▶ [Text section]
╔══

It's strange that above you set up this stack.lazy flag, but a few lines
later, you don't check it.

Also, maybe we should have some inline function that does this
song-and-dance of reading one byte from the stack instead of repeating it
in multiple places?



>  }
>
>  void thread::setup_tcb()
> @@ -315,6 +332,13 @@ void thread::free_tcb()
>
>  void thread_main_c(thread* t)
>  {
> +#ifdef CONF_lazy_stack
> +    // Enable lazy stack pre-fault logic for this thread
> +    // if stack is lazily allocated (most likely application thread)
> +    if (t->get_stack_info().lazy) {
> +
> arch::irq_preempt_counters._data.set_lazy_flags_bit(arch::lazy_stack_disable,
> false);
> +    }
> +#endif
>
     arch::irq_enable();
>  #ifdef CONF_preempt
>      preempt_enable();
> diff --git a/arch/x64/arch.hh b/arch/x64/arch.hh
> index 17df5f5c..17885245 100644
> --- a/arch/x64/arch.hh
> +++ b/arch/x64/arch.hh
> @@ -10,6 +10,8 @@
>
>  #include "processor.hh"
>  #include "msr.hh"

╚══

▶ [Material provided]
╔══

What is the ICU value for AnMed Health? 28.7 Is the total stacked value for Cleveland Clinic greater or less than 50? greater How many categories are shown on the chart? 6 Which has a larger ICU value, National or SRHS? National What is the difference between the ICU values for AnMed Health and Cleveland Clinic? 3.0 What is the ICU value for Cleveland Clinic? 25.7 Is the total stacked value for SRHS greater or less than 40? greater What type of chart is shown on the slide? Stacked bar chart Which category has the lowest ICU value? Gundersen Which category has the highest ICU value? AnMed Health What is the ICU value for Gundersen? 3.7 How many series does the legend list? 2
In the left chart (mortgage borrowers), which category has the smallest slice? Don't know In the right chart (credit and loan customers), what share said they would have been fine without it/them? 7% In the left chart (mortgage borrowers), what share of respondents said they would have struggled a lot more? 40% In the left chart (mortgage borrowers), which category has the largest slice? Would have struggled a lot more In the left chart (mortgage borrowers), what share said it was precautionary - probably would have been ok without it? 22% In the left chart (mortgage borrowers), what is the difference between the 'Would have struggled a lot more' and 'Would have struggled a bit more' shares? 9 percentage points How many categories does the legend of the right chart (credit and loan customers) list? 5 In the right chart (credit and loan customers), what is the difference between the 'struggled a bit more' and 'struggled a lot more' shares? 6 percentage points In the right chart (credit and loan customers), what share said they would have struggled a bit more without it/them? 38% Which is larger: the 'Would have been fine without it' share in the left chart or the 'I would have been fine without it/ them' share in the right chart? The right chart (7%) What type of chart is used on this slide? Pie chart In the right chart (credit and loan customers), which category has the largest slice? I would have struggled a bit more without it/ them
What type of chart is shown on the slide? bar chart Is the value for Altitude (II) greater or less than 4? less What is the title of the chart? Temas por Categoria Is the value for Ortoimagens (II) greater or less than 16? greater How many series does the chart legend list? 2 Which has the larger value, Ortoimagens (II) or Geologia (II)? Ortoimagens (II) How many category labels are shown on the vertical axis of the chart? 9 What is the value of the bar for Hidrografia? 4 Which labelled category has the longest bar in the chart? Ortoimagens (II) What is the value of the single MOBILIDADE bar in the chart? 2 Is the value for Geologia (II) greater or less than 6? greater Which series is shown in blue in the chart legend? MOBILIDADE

╚══

▶ [Activities]
1. List every preprocessor directive line (starting with "#") that appears in the code review excerpt.
2. Pick up the code review excerpt after its final line and keep it going.
The listing is separate material, apart from the code review excerpt.

▶ [Answers to the exercise]
1.
#ifdef CONF_lazy_stack
#endif
#ifdef CONF_preempt
#include "processor.hh"
#include "msr.hh"

2.
> +#include <osv/barrier.hh>
> +#include <osv/counters.hh>
>
>  // namespace arch - architecture independent interface for architecture
>  //                  dependent operations (e.g. irq_disable vs. cli)
> @@ -20,11 +22,41 @@ namespace arch {
>  #define INSTR_SIZE_MIN 1
>  #define ELF_IMAGE_START OSV_KERNEL_BASE
>
> +inline void ensure_next_stack_page() {
> +    // Because both irq and preempt counters and lazy stack
> +    // flags are co-located within same 8-bytes long union
>
+    // we can check single field for non-zero value to determine
> +    // if we should trigger pre-fault on lazy stack
> +    if (irq_preempt_counters.lazy_stack_no_pre_fault) {
> +        return;
> +    }
> +
> +    char i;
> +    asm volatile("movb -4096(%%rsp), %0" : "=r"(i));
>

Any benefit to doing this read in assembler and not C (like you did in
other places)?
If we can do this in C, it has two benefits: Easier to read for mortals,
and potentially the same function can be used for other architectures too -
since the concept of lazy stack is probably not x86-specific.

+}
> +
> +inline void ensure_next_two_stack_pages() {
> +    if (irq_preempt_counters.lazy_stack_no_pre_fault) {
> +        return;
> +    }
> +
> +    char i;
> +    asm volatile("movb -4096(%%rsp), %0" : "=r"(i));
> +    asm volatile("movb -8192(%%rsp), %0" : "=r"(i));
> +}
> +
>  inline void irq_disable()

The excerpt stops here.